What to do with a feature that only works 90% of the time?

Imagine when you’re designing a feature if there was an operation that was very useful 90% of the time; but the other 10% of the time it was provably and innately unsafe (either crashed, deadlocked, or gave back garbage). By “innately unsafe”, I mean there’s some intrinsic quality about the feature’s requirements that make it dangerous, and it’s can’t be addressed with just a bug-fix. So do you kill the feature and have people riot about losing that 90% usefulness, or hand people the loaded gun with a kind readme.htm asking them not to pull the trigger?

There are lots of examples here around allowing func-eval (FE). That’s a dangerously useful operation, but not always safe. For example:
– FE if a thread is suspended at an gc-unsafe region, and you will deadlock if the FE does a GC.
– FE method from AppDomain 1 with arguments from AppDomain2, and you could break AppDomain isolation (and then the whole world could explode, likely manifested as a crash in the GC).

How could something be innately unsafe?

______

**Goals**
1/ Answer these questions using the post on unsafe features:
(a) For what share of the time is the hypothetical operation described as very useful?
(b) What outcome results if func-eval runs while a thread is suspended at a gc-unsafe region and the func-eval performs a GC?
(c) What can be broken by func-evaluating a method from AppDomain 1 with arguments from AppDomain2?
2/ Reproduce verbatim the passage of the post on unsafe features starting with "There are lots" and going on through "in the GC).".
3/ According to the post on unsafe features, why can an innately unsafe feature not be made safe by a bug-fix?

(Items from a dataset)
______

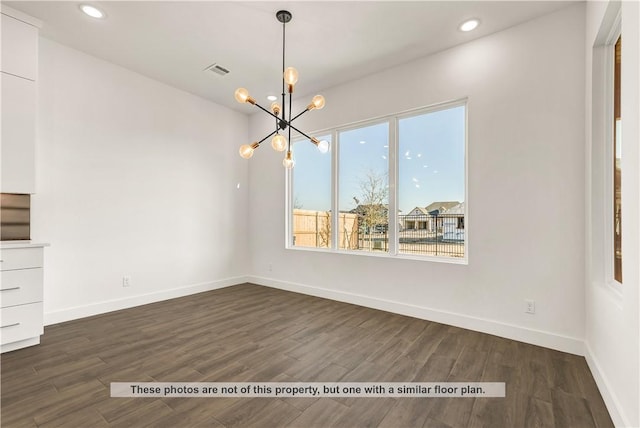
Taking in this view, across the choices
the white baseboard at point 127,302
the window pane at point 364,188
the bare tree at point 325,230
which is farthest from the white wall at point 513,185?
the white baseboard at point 127,302

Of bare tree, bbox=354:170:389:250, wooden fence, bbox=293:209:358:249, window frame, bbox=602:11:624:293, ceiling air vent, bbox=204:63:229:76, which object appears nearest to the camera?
window frame, bbox=602:11:624:293

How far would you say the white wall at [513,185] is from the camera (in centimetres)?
263

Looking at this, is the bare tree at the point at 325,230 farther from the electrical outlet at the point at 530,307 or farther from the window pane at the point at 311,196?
the electrical outlet at the point at 530,307

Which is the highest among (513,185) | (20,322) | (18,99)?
(18,99)

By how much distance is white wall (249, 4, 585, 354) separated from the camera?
2.63m

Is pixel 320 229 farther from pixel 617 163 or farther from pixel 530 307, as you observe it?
pixel 617 163

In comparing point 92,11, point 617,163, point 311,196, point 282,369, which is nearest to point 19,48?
point 92,11

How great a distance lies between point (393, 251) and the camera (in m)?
3.81

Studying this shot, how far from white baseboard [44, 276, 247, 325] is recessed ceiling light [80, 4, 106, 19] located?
3079mm

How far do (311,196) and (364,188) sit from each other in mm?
965

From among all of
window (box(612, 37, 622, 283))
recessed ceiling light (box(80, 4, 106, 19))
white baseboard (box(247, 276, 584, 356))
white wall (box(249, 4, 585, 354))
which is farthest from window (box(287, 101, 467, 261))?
recessed ceiling light (box(80, 4, 106, 19))

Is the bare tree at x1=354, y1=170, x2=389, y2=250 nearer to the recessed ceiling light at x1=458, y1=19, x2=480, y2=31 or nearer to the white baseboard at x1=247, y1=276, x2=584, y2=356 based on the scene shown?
the white baseboard at x1=247, y1=276, x2=584, y2=356

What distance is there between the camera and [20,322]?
2.60m

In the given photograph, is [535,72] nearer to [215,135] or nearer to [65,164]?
[215,135]
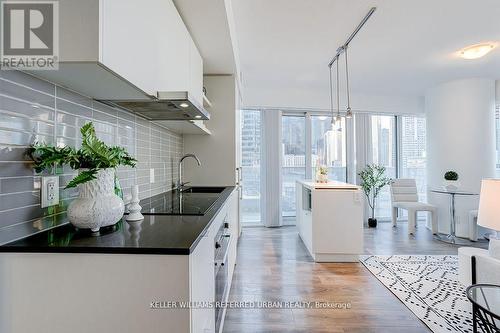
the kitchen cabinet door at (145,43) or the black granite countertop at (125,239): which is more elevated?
the kitchen cabinet door at (145,43)

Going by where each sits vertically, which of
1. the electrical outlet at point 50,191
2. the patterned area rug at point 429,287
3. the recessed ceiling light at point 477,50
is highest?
the recessed ceiling light at point 477,50

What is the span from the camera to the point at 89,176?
38.7 inches

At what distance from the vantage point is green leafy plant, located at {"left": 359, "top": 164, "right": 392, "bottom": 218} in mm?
5137

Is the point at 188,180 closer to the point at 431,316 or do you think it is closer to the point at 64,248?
the point at 64,248

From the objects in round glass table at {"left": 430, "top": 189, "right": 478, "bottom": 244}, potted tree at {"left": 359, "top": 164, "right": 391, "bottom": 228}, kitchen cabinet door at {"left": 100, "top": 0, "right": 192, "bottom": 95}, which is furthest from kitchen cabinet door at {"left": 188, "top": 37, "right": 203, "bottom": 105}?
round glass table at {"left": 430, "top": 189, "right": 478, "bottom": 244}

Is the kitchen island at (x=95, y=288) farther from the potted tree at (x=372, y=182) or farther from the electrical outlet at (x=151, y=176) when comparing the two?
the potted tree at (x=372, y=182)

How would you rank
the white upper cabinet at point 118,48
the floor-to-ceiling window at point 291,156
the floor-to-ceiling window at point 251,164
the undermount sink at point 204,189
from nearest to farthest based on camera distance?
the white upper cabinet at point 118,48 < the undermount sink at point 204,189 < the floor-to-ceiling window at point 251,164 < the floor-to-ceiling window at point 291,156

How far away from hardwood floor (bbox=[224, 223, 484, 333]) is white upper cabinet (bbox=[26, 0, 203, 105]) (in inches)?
69.9

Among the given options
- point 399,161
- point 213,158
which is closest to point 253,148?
point 213,158

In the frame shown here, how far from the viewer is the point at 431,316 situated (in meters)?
2.04

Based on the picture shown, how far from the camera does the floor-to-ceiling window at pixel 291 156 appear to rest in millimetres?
5242

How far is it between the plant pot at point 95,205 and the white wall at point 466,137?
17.0 feet

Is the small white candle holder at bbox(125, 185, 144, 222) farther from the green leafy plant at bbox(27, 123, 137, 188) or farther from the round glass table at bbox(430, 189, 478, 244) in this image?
the round glass table at bbox(430, 189, 478, 244)

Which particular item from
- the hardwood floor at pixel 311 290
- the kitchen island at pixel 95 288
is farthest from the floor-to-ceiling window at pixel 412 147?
the kitchen island at pixel 95 288
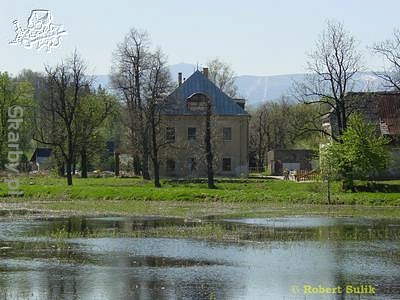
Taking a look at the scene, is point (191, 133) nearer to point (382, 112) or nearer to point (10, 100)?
point (382, 112)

______

**Task-by-task results**
1/
(a) 90% of the time.
(b) A deadlock.
(c) AppDomain isolation.

2/
There are lots of examples here around allowing func-eval (FE). That’s a dangerously useful operation, but not always safe. For example:
– FE if a thread is suspended at an gc-unsafe region, and you will deadlock if the FE does a GC.
– FE method from AppDomain 1 with arguments from AppDomain2, and you could break AppDomain isolation (and then the whole world could explode, likely manifested as a crash in the GC).

3/ The danger comes from some intrinsic quality of the feature's requirements rather than from a defect in its implementation. Because the problem is built into what the feature must do, a bug-fix alone cannot address it.